### ENTRIES SHOWN ###
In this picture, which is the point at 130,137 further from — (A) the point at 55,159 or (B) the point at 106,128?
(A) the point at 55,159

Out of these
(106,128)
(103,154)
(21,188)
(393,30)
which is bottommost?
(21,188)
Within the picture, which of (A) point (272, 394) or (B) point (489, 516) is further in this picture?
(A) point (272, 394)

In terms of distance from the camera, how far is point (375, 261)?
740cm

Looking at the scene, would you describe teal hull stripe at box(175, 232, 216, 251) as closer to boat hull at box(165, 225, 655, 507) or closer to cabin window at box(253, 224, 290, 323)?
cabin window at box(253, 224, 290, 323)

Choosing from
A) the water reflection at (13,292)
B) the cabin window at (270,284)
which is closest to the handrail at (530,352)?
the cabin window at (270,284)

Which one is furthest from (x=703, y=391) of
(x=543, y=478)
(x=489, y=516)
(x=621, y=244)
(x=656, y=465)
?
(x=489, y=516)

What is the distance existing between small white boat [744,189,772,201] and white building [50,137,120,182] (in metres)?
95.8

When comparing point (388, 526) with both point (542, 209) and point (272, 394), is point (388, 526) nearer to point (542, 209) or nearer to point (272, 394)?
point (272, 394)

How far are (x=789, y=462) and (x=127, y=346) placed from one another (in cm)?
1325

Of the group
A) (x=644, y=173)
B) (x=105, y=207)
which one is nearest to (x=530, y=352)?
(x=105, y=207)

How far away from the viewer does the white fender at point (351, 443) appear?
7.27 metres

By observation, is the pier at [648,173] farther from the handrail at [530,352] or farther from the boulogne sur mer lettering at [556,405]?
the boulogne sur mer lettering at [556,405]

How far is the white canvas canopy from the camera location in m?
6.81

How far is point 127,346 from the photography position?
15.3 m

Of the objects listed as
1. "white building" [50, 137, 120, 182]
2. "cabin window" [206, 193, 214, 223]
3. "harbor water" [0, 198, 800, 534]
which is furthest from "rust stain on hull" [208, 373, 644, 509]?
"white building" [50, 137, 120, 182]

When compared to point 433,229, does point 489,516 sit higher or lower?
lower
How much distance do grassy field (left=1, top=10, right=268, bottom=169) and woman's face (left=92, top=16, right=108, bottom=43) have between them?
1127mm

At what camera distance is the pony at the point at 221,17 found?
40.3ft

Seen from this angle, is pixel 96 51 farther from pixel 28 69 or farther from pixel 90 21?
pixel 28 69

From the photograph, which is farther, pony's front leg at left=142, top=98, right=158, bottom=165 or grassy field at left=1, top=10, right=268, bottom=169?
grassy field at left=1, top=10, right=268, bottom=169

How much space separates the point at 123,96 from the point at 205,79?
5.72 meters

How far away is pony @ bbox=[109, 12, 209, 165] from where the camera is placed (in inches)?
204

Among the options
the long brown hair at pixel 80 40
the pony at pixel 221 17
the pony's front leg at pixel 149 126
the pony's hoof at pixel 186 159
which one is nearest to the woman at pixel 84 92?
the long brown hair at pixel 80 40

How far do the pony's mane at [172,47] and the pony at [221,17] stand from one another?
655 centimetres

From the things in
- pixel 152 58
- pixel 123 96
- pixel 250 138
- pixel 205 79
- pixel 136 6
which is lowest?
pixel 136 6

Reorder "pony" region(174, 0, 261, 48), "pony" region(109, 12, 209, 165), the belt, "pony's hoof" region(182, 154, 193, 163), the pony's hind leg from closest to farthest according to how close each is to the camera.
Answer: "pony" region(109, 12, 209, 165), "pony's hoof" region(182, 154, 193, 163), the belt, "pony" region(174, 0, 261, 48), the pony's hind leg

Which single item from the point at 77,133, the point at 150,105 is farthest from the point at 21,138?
###
§ **WRITTEN TASK**
All of the data shown above must be copied exactly.

§ **COMPLETED EXERCISE**
In this picture, which is the point at 130,137 further from — (A) the point at 55,159 or (B) the point at 106,128?
(A) the point at 55,159

Out of these
(106,128)
(103,154)
(21,188)
(393,30)
which is bottommost?
(21,188)
Within the picture, which of (A) point (272, 394) or (B) point (489, 516) is further in this picture?
(A) point (272, 394)

In terms of distance from the camera, how far is point (375, 261)?
740cm

Looking at the scene, would you describe teal hull stripe at box(175, 232, 216, 251) as closer to boat hull at box(165, 225, 655, 507) or closer to cabin window at box(253, 224, 290, 323)?
cabin window at box(253, 224, 290, 323)

Choosing from
A) the water reflection at (13,292)
B) the cabin window at (270,284)
which is closest to the handrail at (530,352)?
the cabin window at (270,284)

Which one is furthest from (x=703, y=391) of
(x=543, y=478)
(x=489, y=516)
(x=621, y=244)
(x=656, y=465)
?
(x=489, y=516)

What is the distance existing between small white boat [744,189,772,201] and white building [50,137,120,182] (in metres)?
95.8

When comparing point (388, 526) with both point (542, 209) and point (272, 394), is point (388, 526) nearer to point (542, 209) or nearer to point (272, 394)?
point (272, 394)

How far are (x=789, y=462) and (x=127, y=346) placed from one another (in cm)?
1325

Of the group
A) (x=644, y=173)
B) (x=105, y=207)
which one is nearest to (x=530, y=352)?
(x=105, y=207)

How far away from the viewer does the white fender at point (351, 443) appear?
7.27 metres

By observation, is the pier at [648,173] farther from the handrail at [530,352] or farther from the boulogne sur mer lettering at [556,405]?
the boulogne sur mer lettering at [556,405]

How far is the white canvas canopy from the camera location in m?
6.81

How far is point 127,346 from the photography position?
15.3 m

Of the objects listed as
1. "white building" [50, 137, 120, 182]
2. "cabin window" [206, 193, 214, 223]
3. "harbor water" [0, 198, 800, 534]
which is furthest from "rust stain on hull" [208, 373, 644, 509]?
"white building" [50, 137, 120, 182]

When compared to point 433,229, does point 489,516 sit higher or lower?
lower
How much distance do grassy field (left=1, top=10, right=268, bottom=169) and woman's face (left=92, top=16, right=108, bottom=43) have between them?
1127mm

At what camera distance is the pony at the point at 221,17 found?
40.3ft

Seen from this angle, is pixel 96 51 farther from pixel 28 69 or farther from pixel 90 21?
pixel 28 69

From the photograph, which is farther, pony's front leg at left=142, top=98, right=158, bottom=165 or grassy field at left=1, top=10, right=268, bottom=169?
grassy field at left=1, top=10, right=268, bottom=169

How much space separates the point at 123,96 from the point at 205,79?
5.72 meters

How far away is pony @ bbox=[109, 12, 209, 165] from where the camera is placed (in inches)?
204

Among the options
the long brown hair at pixel 80 40
the pony at pixel 221 17
the pony's front leg at pixel 149 126
the pony's hoof at pixel 186 159
which one is nearest to the woman at pixel 84 92?
the long brown hair at pixel 80 40

How far do the pony's mane at [172,47] and the pony at [221,17] stand from one another?
655 centimetres

From the things in
- pixel 152 58
- pixel 123 96
- pixel 250 138
- pixel 205 79
- pixel 136 6
which is lowest?
pixel 136 6

Reorder "pony" region(174, 0, 261, 48), "pony" region(109, 12, 209, 165), the belt, "pony's hoof" region(182, 154, 193, 163), the pony's hind leg from closest to farthest according to how close each is to the camera.
Answer: "pony" region(109, 12, 209, 165), "pony's hoof" region(182, 154, 193, 163), the belt, "pony" region(174, 0, 261, 48), the pony's hind leg

Which single item from the point at 77,133, the point at 150,105 is farthest from the point at 21,138?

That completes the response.